Mon barda inventoriré, j'ai avalé deux gélules de valériane pour soulager mes crampes. J’ai serré la ceinture du sac à dos sur mon ventre appauvri, et j'ai laissé Sausalito derrière moi, sans me retourner.
Malgré mon moral déclinant, ce jour ressemblait à un jour avec. Il m'arrivait parfois de penser que rien ne s'était passé, que je faisais une simple randonnée solitaire, et que j'allais rentrer bientôt chez moi pour m'offrir une bonne bière et me décrasser.
J’ai déclenché mon juke-box mémoriel et me suis mis à siffloter Don’t stop de Fleetwood Mac. Fort de ce regain d’insouciance, j'ai pris Bridgeway, puis Alexander Ave, pour rejoindre d'un bon pas San Francisco. Il me restait un peu moins de cinq miles à couvrir pour tenter de retrouver Henry, mon père de quatre-vingt-sept ans, soit dans sa maison du quartier Haight Ashbury, soit chez Joe Lilly, son vieil ami poète et disquaire qui avait été l’un des précurseurs de la Beat Generation.
Deux jours après « The Doomsday », j'avais entendu sur une radio locale que The City by the Bay n'avait pas été entièrement détruite. Néanmoins, le journaliste, n'ayant pas l'air d'aller au mieux, s'était mis à cracher et toussoter, et je n'avais pas compris quelle partie de la ville avait été épargnée. Il souffrait, c'était certain, mais il tentait d'insuffler de l'optimisme à ses auditeurs, les informant que les hôpitaux étaient saturés de grands brûlés, mais que l'armée avait été dépêchée pour en bâtir d'autres de fortune. Il y avait donc peut-être une petite chance pour que mon père ait survécu, qu'il fut irradié, bien sûr, mais heureux de me prendre dans ses bras.

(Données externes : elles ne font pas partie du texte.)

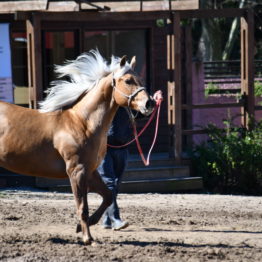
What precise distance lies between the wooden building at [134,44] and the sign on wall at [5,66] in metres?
0.31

C'est en parvenant au sommet de Hawk Hill qui domine la baie que j'ai eu mon second choc. Je me suis laissé choir sur le sol et, la tête vide, les mains entre les genoux, j'ai observé le panorama qui s'offrait à moi, jusqu'à sombrer dans l'hébétude. Je n'en croyais pas mes yeux. Du Golden Gate Bridge, l'ouvrage d'art considéré comme étant l'une des Sept Merveilles du monde moderne, il ne restait absolument rien. Les deux pylônes, les câbles d'acier, le tablier monumental où avaient circulé des millions de véhicules, tout avait été englouti au fond des eaux. Jusqu'au dernier rivet.
Là-bas au loin, l'îlot d'Alcatraz n'était plus qu'un vestige déchiqueté humecté par les flots.
J'ai sorti mes jumelles. J'ai fait le point.
Où que mes regards se portaient, San Francisco n’était plus qu’une idée abstraite flottant dans une immensité. Toute sa matière édifiée, tant chérie, thésaurisée, gisait sous un ciel Alzheimer qui ne lui offrirait plus aucun crédit.
De Financial District, le quartier des affaires, il ne restait plus qu’un filament de gratte-ciel qui rappelait vaguement ces formes humaines longilignes, dépouillées, que sculptait Giacometti. Je m'imaginais qu’une poignée d’errants faméliques devaient être à l’affût non loin, attendant la nuit pour gravir cette carcasse gris taupe, prêts à s'étriper pour une canette de Coca-Cola ou une conserve de soupe Campbell's.
On trouvait encore des stocks de survivalistes ici et là, de la nourriture non périssable, de l’eau ou de quoi la purifier, ainsi que des semences, des munitions et des fournitures médicales, mais il fallait redoubler de ruse ou de rage pour s'en emparer le premier, et parfois cela vous prenait toute une journée.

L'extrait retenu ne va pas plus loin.